What is required:
Copy out the data word for word, starting with the line that contains "Given [38,144], would" and continuing through the end of the data.
##### Exercise inputs #####
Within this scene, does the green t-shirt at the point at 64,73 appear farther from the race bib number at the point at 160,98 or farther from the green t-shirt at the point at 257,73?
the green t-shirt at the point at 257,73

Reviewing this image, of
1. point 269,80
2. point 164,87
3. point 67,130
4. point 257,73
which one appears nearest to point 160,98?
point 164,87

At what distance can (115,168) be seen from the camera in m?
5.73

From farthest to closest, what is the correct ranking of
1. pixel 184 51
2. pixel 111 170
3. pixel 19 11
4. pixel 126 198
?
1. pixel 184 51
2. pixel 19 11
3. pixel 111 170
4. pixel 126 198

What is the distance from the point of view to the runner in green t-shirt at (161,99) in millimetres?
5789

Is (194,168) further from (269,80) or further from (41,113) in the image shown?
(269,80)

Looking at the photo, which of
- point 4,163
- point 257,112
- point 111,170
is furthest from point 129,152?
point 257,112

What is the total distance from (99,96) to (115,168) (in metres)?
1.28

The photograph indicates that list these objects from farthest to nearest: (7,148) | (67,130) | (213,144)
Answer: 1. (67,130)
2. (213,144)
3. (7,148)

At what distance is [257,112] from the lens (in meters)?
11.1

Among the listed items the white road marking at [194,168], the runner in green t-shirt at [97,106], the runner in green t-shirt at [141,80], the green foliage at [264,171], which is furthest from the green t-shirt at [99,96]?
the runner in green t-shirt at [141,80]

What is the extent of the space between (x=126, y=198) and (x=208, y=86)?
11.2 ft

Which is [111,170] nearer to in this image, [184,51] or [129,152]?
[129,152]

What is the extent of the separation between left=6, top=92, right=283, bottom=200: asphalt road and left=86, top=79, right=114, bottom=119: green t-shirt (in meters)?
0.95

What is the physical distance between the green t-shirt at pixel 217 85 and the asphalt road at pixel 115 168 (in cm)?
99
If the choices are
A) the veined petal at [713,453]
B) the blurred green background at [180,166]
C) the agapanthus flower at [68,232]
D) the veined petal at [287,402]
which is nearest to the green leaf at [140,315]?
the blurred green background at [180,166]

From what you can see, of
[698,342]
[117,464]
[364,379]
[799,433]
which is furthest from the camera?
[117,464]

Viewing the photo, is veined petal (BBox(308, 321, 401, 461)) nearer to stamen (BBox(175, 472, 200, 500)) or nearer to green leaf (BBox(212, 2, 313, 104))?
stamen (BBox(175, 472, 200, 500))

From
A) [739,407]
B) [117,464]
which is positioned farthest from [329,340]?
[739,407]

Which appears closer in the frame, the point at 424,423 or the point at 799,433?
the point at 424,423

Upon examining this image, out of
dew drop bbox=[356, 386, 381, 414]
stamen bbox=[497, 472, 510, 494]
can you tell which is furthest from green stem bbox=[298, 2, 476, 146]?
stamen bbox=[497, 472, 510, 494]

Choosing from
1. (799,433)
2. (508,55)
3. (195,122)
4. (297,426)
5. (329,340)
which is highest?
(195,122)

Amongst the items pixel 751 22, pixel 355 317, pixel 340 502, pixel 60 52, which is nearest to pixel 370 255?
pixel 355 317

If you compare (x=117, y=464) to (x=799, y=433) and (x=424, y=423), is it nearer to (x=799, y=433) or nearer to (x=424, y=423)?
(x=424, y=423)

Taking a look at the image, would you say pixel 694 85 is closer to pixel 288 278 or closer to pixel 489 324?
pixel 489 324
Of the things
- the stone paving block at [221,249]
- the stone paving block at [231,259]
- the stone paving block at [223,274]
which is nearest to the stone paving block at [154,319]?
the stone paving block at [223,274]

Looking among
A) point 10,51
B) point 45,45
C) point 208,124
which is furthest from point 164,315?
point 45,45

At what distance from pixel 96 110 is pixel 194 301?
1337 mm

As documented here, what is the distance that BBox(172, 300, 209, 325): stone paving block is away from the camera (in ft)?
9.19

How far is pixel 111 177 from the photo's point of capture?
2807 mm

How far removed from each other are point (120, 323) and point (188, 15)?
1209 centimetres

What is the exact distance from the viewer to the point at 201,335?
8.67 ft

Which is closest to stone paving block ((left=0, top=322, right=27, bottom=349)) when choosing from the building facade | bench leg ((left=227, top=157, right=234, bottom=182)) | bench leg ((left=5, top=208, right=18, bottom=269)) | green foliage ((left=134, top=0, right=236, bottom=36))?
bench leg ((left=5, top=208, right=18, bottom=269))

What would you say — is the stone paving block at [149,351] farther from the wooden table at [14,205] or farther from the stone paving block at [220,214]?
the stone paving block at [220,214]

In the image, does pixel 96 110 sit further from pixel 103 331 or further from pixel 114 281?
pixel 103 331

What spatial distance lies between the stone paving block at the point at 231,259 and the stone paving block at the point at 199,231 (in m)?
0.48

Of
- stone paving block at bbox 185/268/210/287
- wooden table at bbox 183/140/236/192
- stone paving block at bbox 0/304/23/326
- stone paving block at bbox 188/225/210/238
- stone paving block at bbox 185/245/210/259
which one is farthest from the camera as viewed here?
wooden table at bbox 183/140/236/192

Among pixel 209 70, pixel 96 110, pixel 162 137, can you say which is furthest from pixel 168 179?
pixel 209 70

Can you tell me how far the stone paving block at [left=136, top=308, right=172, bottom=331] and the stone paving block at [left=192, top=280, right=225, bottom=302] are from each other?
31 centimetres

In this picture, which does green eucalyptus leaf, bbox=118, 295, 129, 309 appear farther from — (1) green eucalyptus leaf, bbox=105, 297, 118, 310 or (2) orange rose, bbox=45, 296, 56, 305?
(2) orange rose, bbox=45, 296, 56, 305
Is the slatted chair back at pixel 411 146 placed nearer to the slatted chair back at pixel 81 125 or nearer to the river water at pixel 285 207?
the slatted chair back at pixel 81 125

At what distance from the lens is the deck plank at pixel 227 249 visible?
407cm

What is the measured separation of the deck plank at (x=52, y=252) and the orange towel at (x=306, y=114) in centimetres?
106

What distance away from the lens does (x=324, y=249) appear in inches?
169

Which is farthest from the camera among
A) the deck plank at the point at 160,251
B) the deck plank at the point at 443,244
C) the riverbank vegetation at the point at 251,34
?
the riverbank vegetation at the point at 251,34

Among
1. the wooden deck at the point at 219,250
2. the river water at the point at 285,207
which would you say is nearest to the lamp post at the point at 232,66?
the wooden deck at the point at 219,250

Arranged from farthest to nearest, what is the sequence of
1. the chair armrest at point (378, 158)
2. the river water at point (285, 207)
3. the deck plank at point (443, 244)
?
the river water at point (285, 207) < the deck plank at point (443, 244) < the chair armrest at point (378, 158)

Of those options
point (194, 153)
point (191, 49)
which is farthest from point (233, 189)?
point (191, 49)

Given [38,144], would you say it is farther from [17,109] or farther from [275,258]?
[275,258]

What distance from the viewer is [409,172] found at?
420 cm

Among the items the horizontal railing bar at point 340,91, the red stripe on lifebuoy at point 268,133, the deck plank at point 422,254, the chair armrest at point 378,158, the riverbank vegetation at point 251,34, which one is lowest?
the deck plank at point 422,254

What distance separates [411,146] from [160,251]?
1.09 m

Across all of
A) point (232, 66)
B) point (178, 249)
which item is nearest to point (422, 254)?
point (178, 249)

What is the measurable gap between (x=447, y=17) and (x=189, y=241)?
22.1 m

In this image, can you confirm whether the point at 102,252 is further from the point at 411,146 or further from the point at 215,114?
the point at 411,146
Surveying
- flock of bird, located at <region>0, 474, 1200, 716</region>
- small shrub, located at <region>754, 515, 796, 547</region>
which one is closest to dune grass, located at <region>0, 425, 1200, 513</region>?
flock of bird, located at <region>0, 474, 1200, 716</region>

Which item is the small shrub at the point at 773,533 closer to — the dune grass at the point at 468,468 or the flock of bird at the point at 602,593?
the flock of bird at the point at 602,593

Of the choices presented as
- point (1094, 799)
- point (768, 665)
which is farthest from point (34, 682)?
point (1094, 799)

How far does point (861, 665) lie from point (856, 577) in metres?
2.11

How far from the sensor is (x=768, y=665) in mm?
#####
Exercise answer:
Given [38,144], would you say it is farther from [17,109] or farther from [275,258]?
[275,258]

What distance from the viewer is [409,172] found at?
420 cm

Among the items the horizontal railing bar at point 340,91, the red stripe on lifebuoy at point 268,133, the deck plank at point 422,254, the chair armrest at point 378,158, the riverbank vegetation at point 251,34, which one is lowest?
the deck plank at point 422,254

What distance separates [411,146] from [160,251]?
1.09 m

Across all of
A) point (232, 66)
B) point (178, 249)
which item is nearest to point (422, 254)?
point (178, 249)

What is the measurable gap between (x=447, y=17) and (x=189, y=241)?
22.1 m

In this image, can you confirm whether the point at 102,252 is further from the point at 411,146 or further from the point at 215,114?
the point at 411,146
Surveying
- flock of bird, located at <region>0, 474, 1200, 716</region>
- small shrub, located at <region>754, 515, 796, 547</region>
which one is closest to dune grass, located at <region>0, 425, 1200, 513</region>?
flock of bird, located at <region>0, 474, 1200, 716</region>

Which item is the small shrub at the point at 773,533 closer to — the dune grass at the point at 468,468 or the flock of bird at the point at 602,593?
the flock of bird at the point at 602,593

Of the choices presented as
- point (1094, 799)
- point (768, 665)
which is farthest from point (34, 682)?
point (1094, 799)

How far does point (861, 665) lie from point (856, 577) in metres?
2.11

How far from the sensor is (x=768, y=665) in mm?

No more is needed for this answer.